**What is asked**
1) Duplicate the Lake Batyo Catyo article word for word, in full.
2) From the records, set down the lines that start at the line containing "From the given items" and end after the line containing "9875 millimetres", and copy them exactly.

- Location: North Central Victoria
- Coordinates: 36°30′54″S 142°56′21″E﻿ / ﻿36.51500°S 142.93917°E
- Type: reservoir
- Primary inflows: Souths Creek, Richardson River
- Primary outflows: Donald Channel
- Basin countries: Australia
- Surface area: 2.3 km^{2} (0.89 sq mi)
- Average depth: 2.5 m (8 ft 2 in)
- Settlements: St Arnaud, Donald

= Lake Batyo Catyo =

Lake Batyo Catyo is a human-made freshwater lake located 26 km west of the town of St Arnaud in North Central Victoria, Australia. It is now dry, as the inflow channel from the Richardson River was permanently closed in 2012.

The lake surface covered 230 hectares to an average depth of 2.5 metres. It is the terminus for water flowing from the Richardson River via Souths Creek and three smaller reservoirs to its southwest.

== History ==
The lake was constructed in 1961 as an irrigation reservoir for dairying and for cereal crops. Water was diverted from the Richardson River during high-flow periods to create a reservoir holding an average of 1,130 ML and a maximum of 2,250 ML. The lake was used for waterskiing and other recreational and tourist activities based in the nearby towns of Donald and St. Arnaud.

**Records**
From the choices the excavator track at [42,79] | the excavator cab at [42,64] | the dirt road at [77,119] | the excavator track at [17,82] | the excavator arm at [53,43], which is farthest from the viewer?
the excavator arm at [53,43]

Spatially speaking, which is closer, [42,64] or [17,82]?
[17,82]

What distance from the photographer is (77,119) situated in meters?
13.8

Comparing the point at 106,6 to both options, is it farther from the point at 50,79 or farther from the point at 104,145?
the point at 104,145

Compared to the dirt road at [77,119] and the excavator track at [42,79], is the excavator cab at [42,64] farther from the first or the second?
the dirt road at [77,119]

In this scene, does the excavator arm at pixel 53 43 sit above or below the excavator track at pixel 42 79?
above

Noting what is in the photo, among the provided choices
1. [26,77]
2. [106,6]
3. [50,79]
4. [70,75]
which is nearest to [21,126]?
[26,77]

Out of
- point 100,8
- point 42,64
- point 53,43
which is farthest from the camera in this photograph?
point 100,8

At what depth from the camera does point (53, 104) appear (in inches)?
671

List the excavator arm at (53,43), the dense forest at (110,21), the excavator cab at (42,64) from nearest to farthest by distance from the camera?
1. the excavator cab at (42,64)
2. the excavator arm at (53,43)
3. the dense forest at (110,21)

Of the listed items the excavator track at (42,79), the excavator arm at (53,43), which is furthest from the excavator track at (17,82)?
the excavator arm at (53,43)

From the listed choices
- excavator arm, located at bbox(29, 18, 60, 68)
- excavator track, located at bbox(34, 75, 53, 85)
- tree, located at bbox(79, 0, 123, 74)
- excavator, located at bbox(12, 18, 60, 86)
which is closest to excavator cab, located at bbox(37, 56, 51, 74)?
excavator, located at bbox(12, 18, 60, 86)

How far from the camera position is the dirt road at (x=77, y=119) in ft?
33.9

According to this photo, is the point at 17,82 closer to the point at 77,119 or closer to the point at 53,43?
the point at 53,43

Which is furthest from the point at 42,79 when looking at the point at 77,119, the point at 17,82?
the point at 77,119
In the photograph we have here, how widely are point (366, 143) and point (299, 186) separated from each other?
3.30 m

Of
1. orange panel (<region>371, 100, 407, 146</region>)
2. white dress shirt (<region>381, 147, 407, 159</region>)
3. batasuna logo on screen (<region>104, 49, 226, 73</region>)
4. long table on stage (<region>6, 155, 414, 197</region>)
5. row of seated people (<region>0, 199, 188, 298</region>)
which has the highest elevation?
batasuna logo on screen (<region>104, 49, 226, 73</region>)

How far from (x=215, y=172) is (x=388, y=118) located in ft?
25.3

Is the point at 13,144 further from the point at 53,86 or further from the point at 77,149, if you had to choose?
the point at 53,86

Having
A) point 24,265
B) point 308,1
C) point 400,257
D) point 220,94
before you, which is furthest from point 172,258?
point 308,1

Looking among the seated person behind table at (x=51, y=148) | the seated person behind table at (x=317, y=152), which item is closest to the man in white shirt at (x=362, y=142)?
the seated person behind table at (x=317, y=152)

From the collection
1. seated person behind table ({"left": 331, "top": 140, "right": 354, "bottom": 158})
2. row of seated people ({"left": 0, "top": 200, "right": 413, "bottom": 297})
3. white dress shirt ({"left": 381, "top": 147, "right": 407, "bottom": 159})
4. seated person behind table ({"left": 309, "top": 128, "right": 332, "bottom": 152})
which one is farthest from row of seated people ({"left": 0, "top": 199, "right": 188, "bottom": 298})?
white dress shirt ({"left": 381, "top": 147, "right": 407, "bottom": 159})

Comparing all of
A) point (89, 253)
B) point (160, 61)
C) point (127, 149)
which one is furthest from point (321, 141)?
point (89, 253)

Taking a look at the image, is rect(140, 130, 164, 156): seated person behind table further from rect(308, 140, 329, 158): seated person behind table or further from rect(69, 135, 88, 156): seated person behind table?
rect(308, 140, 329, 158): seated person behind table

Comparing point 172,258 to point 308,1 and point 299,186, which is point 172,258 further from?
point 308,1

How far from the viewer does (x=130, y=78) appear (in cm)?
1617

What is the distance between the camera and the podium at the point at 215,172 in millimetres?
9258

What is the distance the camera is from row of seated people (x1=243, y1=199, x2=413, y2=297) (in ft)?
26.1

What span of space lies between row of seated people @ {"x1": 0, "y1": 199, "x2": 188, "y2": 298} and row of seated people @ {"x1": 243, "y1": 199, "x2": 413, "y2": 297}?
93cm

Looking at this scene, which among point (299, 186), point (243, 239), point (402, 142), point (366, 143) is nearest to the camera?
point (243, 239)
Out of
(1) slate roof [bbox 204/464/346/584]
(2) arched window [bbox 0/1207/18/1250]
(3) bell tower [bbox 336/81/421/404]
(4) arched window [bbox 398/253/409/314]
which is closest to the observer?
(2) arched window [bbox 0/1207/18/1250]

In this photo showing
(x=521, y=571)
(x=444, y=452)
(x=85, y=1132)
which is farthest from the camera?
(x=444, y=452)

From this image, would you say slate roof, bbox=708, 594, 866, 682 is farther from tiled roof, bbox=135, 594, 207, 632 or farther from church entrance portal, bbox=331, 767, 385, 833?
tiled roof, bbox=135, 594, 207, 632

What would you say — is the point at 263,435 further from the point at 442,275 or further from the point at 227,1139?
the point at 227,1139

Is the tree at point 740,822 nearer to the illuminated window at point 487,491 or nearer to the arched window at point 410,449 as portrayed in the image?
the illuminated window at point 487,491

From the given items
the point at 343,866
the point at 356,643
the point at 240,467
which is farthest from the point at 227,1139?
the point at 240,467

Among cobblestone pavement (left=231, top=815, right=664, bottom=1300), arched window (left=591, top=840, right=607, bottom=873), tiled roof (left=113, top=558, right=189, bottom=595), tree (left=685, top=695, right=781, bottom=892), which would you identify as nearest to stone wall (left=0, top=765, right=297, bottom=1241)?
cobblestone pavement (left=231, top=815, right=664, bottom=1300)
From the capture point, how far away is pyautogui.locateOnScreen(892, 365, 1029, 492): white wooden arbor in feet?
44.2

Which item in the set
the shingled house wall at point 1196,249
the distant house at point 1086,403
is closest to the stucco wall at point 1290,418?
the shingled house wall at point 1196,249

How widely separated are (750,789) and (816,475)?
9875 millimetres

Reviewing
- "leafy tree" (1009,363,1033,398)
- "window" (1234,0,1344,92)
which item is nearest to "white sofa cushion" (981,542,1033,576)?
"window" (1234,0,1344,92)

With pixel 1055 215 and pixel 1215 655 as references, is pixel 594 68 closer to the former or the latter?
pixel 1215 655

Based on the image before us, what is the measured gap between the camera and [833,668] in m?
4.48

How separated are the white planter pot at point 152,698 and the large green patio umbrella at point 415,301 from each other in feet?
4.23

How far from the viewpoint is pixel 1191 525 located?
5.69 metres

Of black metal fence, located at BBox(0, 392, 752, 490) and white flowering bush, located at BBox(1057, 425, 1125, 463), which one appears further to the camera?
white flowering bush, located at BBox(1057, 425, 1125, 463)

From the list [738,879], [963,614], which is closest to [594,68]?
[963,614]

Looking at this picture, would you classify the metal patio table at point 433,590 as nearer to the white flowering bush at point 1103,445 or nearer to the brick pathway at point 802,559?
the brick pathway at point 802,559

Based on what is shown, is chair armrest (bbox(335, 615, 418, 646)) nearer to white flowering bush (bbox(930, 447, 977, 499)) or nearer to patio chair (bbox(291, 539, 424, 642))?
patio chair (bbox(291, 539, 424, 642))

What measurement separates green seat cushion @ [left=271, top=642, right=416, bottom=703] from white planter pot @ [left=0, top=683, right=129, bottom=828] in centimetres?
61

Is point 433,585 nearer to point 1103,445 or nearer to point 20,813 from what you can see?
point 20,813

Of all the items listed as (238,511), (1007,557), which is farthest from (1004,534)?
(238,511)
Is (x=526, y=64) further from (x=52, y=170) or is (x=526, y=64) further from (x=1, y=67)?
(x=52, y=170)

**Response list**
1)
- Location: North Central Victoria
- Coordinates: 36°30′54″S 142°56′21″E﻿ / ﻿36.51500°S 142.93917°E
- Type: reservoir
- Primary inflows: Souths Creek, Richardson River
- Primary outflows: Donald Channel
- Basin countries: Australia
- Surface area: 2.3 km^{2} (0.89 sq mi)
- Average depth: 2.5 m (8 ft 2 in)
- Settlements: St Arnaud, Donald

= Lake Batyo Catyo =

Lake Batyo Catyo is a human-made freshwater lake located 26 km west of the town of St Arnaud in North Central Victoria, Australia. It is now dry, as the inflow channel from the Richardson River was permanently closed in 2012.

The lake surface covered 230 hectares to an average depth of 2.5 metres. It is the terminus for water flowing from the Richardson River via Souths Creek and three smaller reservoirs to its southwest.

== History ==
The lake was constructed in 1961 as an irrigation reservoir for dairying and for cereal crops. Water was diverted from the Richardson River during high-flow periods to create a reservoir holding an average of 1,130 ML and a maximum of 2,250 ML. The lake was used for waterskiing and other recreational and tourist activities based in the nearby towns of Donald and St. Arnaud.

2)
From the given items
the point at 343,866
the point at 356,643
the point at 240,467
which is farthest from the point at 227,1139?
the point at 240,467

Among cobblestone pavement (left=231, top=815, right=664, bottom=1300), arched window (left=591, top=840, right=607, bottom=873), tiled roof (left=113, top=558, right=189, bottom=595), tree (left=685, top=695, right=781, bottom=892), which would you identify as nearest to stone wall (left=0, top=765, right=297, bottom=1241)?
cobblestone pavement (left=231, top=815, right=664, bottom=1300)
From the capture point, how far away is pyautogui.locateOnScreen(892, 365, 1029, 492): white wooden arbor in feet?
44.2

Which item in the set
the shingled house wall at point 1196,249
the distant house at point 1086,403
is closest to the stucco wall at point 1290,418?
the shingled house wall at point 1196,249

How widely separated are (750,789) and (816,475)?
9875 millimetres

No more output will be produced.